[Assignment]
Everything from the line containing "Given this setup, evaluate" to the last line of the listing below, inclusive, is what you should output, exactly as it appears.

[Material supplied]

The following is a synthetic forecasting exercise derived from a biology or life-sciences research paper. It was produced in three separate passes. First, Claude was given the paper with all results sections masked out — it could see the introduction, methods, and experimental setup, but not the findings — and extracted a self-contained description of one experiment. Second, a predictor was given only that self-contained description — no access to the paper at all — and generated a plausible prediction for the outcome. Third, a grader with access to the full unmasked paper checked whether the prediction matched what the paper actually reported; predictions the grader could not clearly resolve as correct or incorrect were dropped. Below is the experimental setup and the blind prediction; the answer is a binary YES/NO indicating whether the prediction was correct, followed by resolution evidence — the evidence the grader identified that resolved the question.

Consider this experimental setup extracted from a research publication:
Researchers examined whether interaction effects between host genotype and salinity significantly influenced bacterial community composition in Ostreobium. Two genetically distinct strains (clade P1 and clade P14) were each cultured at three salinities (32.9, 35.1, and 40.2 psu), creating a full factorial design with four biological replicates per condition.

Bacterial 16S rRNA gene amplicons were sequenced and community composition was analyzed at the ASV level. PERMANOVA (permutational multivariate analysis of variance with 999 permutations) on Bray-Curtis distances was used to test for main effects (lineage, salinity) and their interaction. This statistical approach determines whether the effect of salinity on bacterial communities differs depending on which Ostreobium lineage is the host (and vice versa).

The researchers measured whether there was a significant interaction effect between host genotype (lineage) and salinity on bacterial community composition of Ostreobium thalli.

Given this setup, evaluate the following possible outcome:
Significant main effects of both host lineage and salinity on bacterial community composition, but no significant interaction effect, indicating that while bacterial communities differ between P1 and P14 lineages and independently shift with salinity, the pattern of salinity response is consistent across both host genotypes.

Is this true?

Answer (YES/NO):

[Response area]
Given this setup, evaluate the following possible outcome:
Significant main effects of both host lineage and salinity on bacterial community composition, but no significant interaction effect, indicating that while bacterial communities differ between P1 and P14 lineages and independently shift with salinity, the pattern of salinity response is consistent across both host genotypes.

Is this true?

Answer (YES/NO):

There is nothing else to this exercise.